» SOURCE EXTRACT
--- begin ---

***The Official Starfield Thread*** (As endorsed by TNA)

To me, feels like there was a plan to be more complex than it ended up being, but then someone pulled the plug on certain mechanics that were considered a bit too much like hard work for it’s target market, eg
- the outposts, which felt to me that an earlier design intended for players to mind for materials to build ships from and also to fuel them
- mining, similarly dumbed down
Yes - it definitely feels 'rudderless' - as if the team was working on a bunch of different elements in isolation and then, realising they had to ship something, attempted to build a game out of the pieces they had.

In one interview I saw, a (former) Bethesda dev said the proc-gen stuff was intended to be much more sophisticated/advanced but they had to choose between assigning devs to that *or* to ship-building - internally the ship-building was testing very positively, so that's what got the love.

Another good example is stuff like food/cooking, ailments/cures, environmental hazards and resistances - there's all the *pieces* in there to create a fairly hardcore 'survival' mode - but it's completely absent in the final game and all these elements are largely superfluous and/or dumbed down.

--- end ---

» STORED ROWS
--- begin ---

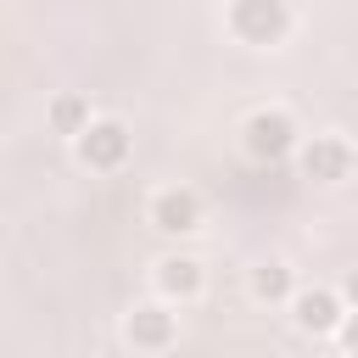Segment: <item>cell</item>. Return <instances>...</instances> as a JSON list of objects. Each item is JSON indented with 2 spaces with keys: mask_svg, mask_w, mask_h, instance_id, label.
<instances>
[{
  "mask_svg": "<svg viewBox=\"0 0 358 358\" xmlns=\"http://www.w3.org/2000/svg\"><path fill=\"white\" fill-rule=\"evenodd\" d=\"M229 34L241 45H280L291 34V6L285 0H229Z\"/></svg>",
  "mask_w": 358,
  "mask_h": 358,
  "instance_id": "1",
  "label": "cell"
},
{
  "mask_svg": "<svg viewBox=\"0 0 358 358\" xmlns=\"http://www.w3.org/2000/svg\"><path fill=\"white\" fill-rule=\"evenodd\" d=\"M173 336H179V319H173L162 302H140V308L123 319V341L140 347V352H162V347H173Z\"/></svg>",
  "mask_w": 358,
  "mask_h": 358,
  "instance_id": "6",
  "label": "cell"
},
{
  "mask_svg": "<svg viewBox=\"0 0 358 358\" xmlns=\"http://www.w3.org/2000/svg\"><path fill=\"white\" fill-rule=\"evenodd\" d=\"M341 302L358 308V268H347V280H341Z\"/></svg>",
  "mask_w": 358,
  "mask_h": 358,
  "instance_id": "12",
  "label": "cell"
},
{
  "mask_svg": "<svg viewBox=\"0 0 358 358\" xmlns=\"http://www.w3.org/2000/svg\"><path fill=\"white\" fill-rule=\"evenodd\" d=\"M73 145H78V162H84V168L112 173V168H123V162H129L134 134H129V123H117V117H95V123H90Z\"/></svg>",
  "mask_w": 358,
  "mask_h": 358,
  "instance_id": "2",
  "label": "cell"
},
{
  "mask_svg": "<svg viewBox=\"0 0 358 358\" xmlns=\"http://www.w3.org/2000/svg\"><path fill=\"white\" fill-rule=\"evenodd\" d=\"M347 173H352V145H347L341 134H313V140L302 145V179L336 185V179H347Z\"/></svg>",
  "mask_w": 358,
  "mask_h": 358,
  "instance_id": "5",
  "label": "cell"
},
{
  "mask_svg": "<svg viewBox=\"0 0 358 358\" xmlns=\"http://www.w3.org/2000/svg\"><path fill=\"white\" fill-rule=\"evenodd\" d=\"M151 224H157L162 235H190V229H201V201H196V190H157V196H151Z\"/></svg>",
  "mask_w": 358,
  "mask_h": 358,
  "instance_id": "7",
  "label": "cell"
},
{
  "mask_svg": "<svg viewBox=\"0 0 358 358\" xmlns=\"http://www.w3.org/2000/svg\"><path fill=\"white\" fill-rule=\"evenodd\" d=\"M252 296H257V302H285V296H296V291H291V268H285V263H257V268H252Z\"/></svg>",
  "mask_w": 358,
  "mask_h": 358,
  "instance_id": "10",
  "label": "cell"
},
{
  "mask_svg": "<svg viewBox=\"0 0 358 358\" xmlns=\"http://www.w3.org/2000/svg\"><path fill=\"white\" fill-rule=\"evenodd\" d=\"M45 117H50V129H56V134H73V140L95 123V117H90V101H84V95H73V90H62V95L50 101V112H45Z\"/></svg>",
  "mask_w": 358,
  "mask_h": 358,
  "instance_id": "9",
  "label": "cell"
},
{
  "mask_svg": "<svg viewBox=\"0 0 358 358\" xmlns=\"http://www.w3.org/2000/svg\"><path fill=\"white\" fill-rule=\"evenodd\" d=\"M291 319H296V330H308V336H336L341 319H347V302H341V291L313 285V291H296V296H291Z\"/></svg>",
  "mask_w": 358,
  "mask_h": 358,
  "instance_id": "4",
  "label": "cell"
},
{
  "mask_svg": "<svg viewBox=\"0 0 358 358\" xmlns=\"http://www.w3.org/2000/svg\"><path fill=\"white\" fill-rule=\"evenodd\" d=\"M241 140H246V157H257V162H280V157L296 151V123H291L285 112H252Z\"/></svg>",
  "mask_w": 358,
  "mask_h": 358,
  "instance_id": "3",
  "label": "cell"
},
{
  "mask_svg": "<svg viewBox=\"0 0 358 358\" xmlns=\"http://www.w3.org/2000/svg\"><path fill=\"white\" fill-rule=\"evenodd\" d=\"M336 336H341V347H347V352L358 358V308H352V313L341 319V330H336Z\"/></svg>",
  "mask_w": 358,
  "mask_h": 358,
  "instance_id": "11",
  "label": "cell"
},
{
  "mask_svg": "<svg viewBox=\"0 0 358 358\" xmlns=\"http://www.w3.org/2000/svg\"><path fill=\"white\" fill-rule=\"evenodd\" d=\"M157 291L173 296V302L201 296V263H196V257H162V263H157Z\"/></svg>",
  "mask_w": 358,
  "mask_h": 358,
  "instance_id": "8",
  "label": "cell"
}]
</instances>
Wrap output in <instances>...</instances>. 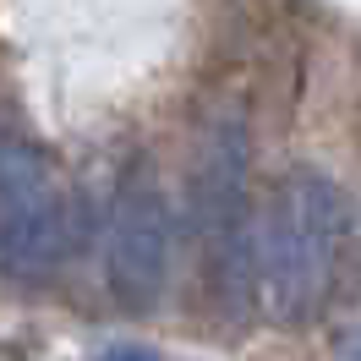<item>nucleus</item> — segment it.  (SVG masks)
I'll list each match as a JSON object with an SVG mask.
<instances>
[{
    "label": "nucleus",
    "mask_w": 361,
    "mask_h": 361,
    "mask_svg": "<svg viewBox=\"0 0 361 361\" xmlns=\"http://www.w3.org/2000/svg\"><path fill=\"white\" fill-rule=\"evenodd\" d=\"M356 235V208L329 176H285L252 214L257 312L279 323L312 317L334 290Z\"/></svg>",
    "instance_id": "f257e3e1"
},
{
    "label": "nucleus",
    "mask_w": 361,
    "mask_h": 361,
    "mask_svg": "<svg viewBox=\"0 0 361 361\" xmlns=\"http://www.w3.org/2000/svg\"><path fill=\"white\" fill-rule=\"evenodd\" d=\"M66 192L49 159L0 132V269L6 274H44L66 252Z\"/></svg>",
    "instance_id": "f03ea898"
},
{
    "label": "nucleus",
    "mask_w": 361,
    "mask_h": 361,
    "mask_svg": "<svg viewBox=\"0 0 361 361\" xmlns=\"http://www.w3.org/2000/svg\"><path fill=\"white\" fill-rule=\"evenodd\" d=\"M170 257H176V219L170 203L154 186H121L104 219V279L121 307H154L170 285Z\"/></svg>",
    "instance_id": "7ed1b4c3"
},
{
    "label": "nucleus",
    "mask_w": 361,
    "mask_h": 361,
    "mask_svg": "<svg viewBox=\"0 0 361 361\" xmlns=\"http://www.w3.org/2000/svg\"><path fill=\"white\" fill-rule=\"evenodd\" d=\"M334 350H339V361H361V323L339 329V334H334Z\"/></svg>",
    "instance_id": "20e7f679"
},
{
    "label": "nucleus",
    "mask_w": 361,
    "mask_h": 361,
    "mask_svg": "<svg viewBox=\"0 0 361 361\" xmlns=\"http://www.w3.org/2000/svg\"><path fill=\"white\" fill-rule=\"evenodd\" d=\"M99 361H159L154 350H142V345H110Z\"/></svg>",
    "instance_id": "39448f33"
}]
</instances>
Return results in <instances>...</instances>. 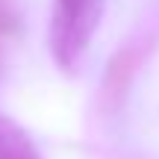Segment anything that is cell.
Instances as JSON below:
<instances>
[{
  "mask_svg": "<svg viewBox=\"0 0 159 159\" xmlns=\"http://www.w3.org/2000/svg\"><path fill=\"white\" fill-rule=\"evenodd\" d=\"M0 159H41L35 144L6 118H0Z\"/></svg>",
  "mask_w": 159,
  "mask_h": 159,
  "instance_id": "obj_2",
  "label": "cell"
},
{
  "mask_svg": "<svg viewBox=\"0 0 159 159\" xmlns=\"http://www.w3.org/2000/svg\"><path fill=\"white\" fill-rule=\"evenodd\" d=\"M103 15V0H59L56 24H53V53L56 59L71 68L83 50L89 47L97 24Z\"/></svg>",
  "mask_w": 159,
  "mask_h": 159,
  "instance_id": "obj_1",
  "label": "cell"
}]
</instances>
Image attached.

--- end ---

» REQUIRED WORK
1. Translate this sentence from the Starfield forum thread into Spanish: "Yes - it definitely feels 'rudderless' - as if the team was working on a bunch of different elements in isolation and then, realising they had to ship something, attempted to build a game out of the pieces they had."
2. From the Starfield forum thread, reproduce word for word the passage that starts at the words "In one interview" and ends after the words "and/or dumbed down.".

» IN RESPONSE
1. Sí, definitivamente se siente "sin rumbo", como si el equipo hubiera estado trabajando en un montón de elementos distintos por separado y luego, al darse cuenta de que tenían que lanzar algo, hubiera intentado armar un juego con las piezas que tenían.

2.
In one interview I saw, a (former) Bethesda dev said the proc-gen stuff was intended to be much more sophisticated/advanced but they had to choose between assigning devs to that *or* to ship-building - internally the ship-building was testing very positively, so that's what got the love.

Another good example is stuff like food/cooking, ailments/cures, environmental hazards and resistances - there's all the *pieces* in there to create a fairly hardcore 'survival' mode - but it's completely absent in the final game and all these elements are largely superfluous and/or dumbed down.